8 Comments  to   Why Your Freelance Earnings Don’t Stack Up to Employed Income

  1. Excellent post Yo!

    Freelance income and employee salaries are commonly mistaken for being equal comparisons. Instead, as you point out, a freelancer must consider all of the costs an employer paid to an employee to get a direct comparison (of which salary is just one example).

    The last time I dug into the numbers (using salary sites to look at actual employer costs including things like benefits and tax contributions), the actual cost of an employee was around 30-40% more than the salary itself.

    In other words, if a writer has a job paying $60k and they want to leave that job and earn the same amount freelancing, they can’t set a $60k goal as a freelancer and expect to have anywhere near the same standard of living. Instead, they have to earn $78-84k. Or if they wanted to earn the equivalent of a $100k salary, they’d actually have to earn $130-140k as a freelancer.

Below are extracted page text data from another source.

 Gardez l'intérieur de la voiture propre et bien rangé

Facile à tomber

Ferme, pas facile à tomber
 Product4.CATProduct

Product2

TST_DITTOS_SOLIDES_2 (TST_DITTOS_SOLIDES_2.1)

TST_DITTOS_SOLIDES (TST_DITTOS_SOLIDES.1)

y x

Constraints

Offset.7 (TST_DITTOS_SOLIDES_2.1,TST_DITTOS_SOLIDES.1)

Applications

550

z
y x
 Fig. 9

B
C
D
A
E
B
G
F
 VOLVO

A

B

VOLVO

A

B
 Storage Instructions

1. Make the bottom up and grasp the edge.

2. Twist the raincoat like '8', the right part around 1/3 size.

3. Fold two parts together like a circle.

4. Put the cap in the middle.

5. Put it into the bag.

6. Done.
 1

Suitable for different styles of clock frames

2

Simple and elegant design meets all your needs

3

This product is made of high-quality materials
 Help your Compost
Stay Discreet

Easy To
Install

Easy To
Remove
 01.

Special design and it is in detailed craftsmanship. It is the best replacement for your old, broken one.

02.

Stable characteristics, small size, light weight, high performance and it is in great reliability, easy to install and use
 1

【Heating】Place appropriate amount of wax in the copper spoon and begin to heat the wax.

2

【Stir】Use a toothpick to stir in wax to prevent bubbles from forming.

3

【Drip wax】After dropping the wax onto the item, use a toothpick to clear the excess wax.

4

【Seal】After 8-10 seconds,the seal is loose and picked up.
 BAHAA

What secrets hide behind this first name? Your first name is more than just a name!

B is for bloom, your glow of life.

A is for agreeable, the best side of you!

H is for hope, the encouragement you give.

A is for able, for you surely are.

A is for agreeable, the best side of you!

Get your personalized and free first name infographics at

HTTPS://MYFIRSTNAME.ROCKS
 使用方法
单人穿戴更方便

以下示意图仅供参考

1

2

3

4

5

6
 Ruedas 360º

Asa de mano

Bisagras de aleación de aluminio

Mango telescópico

    Unfortunately the basic math is often overlooked when setting goals, and then freelancers end up disappointed even if they reach them. You’ve given folks a great breakdown of some of the specifics!

    • Yo says:

      Thanks Jenn:) Unlike you, I didn’t learn from digging in and researching like, you know, a smart person would. I learned by making this mistake over and over for the first year or so I was in business. For some reason, I like your way better ;/

  2. Lori says:

    My husband and I just had this conversation. He mentioned how much his actual salary is, not just take-home pay. Then he said, “I hope you’re charging enough.”

    Oh honey, I am. :)

  3. Cathy Miller says:

    This should be required reading for all freelancers starting out. Excellent post, Yo. I really appreciate the way you listed the considerations. When I started, I read about things like taxes, social security, etc. but I don’t recall reading anything that itemized all the other “stuff”. ;-)

    Thanks, Yo.

  4. Jake Poinier says:

    Well put, Yo. I was fortunate enough to have worked at a publishing company that had an open-book policy, and got to see the line-item accounting up close and personal. Benefits were a *huge* consideration with our hiring and firing decisions.

    Another way to think about it: I knew, when I hired a freelancer at $1 a word, we were still able to make money off the deal. When you looked at the spreadsheet, we were basically packaging and selling the content to our clients (in the form of custom and syndicated magazines) for $1.35, and still generating a profit. There’s no way we could have done that by hiring full-time writers. (Besides the fact they’d have been bored out of their skulls…)

    It’s also a good reason to target companies that are successful and profitable, but all y’all already knew that.

  5. Yo says:

    Thanks everyone, glad it resonated. And Jake brings up a great point–I didn’t even add anything about padding for profit in the numbers. It’s a lot to consider!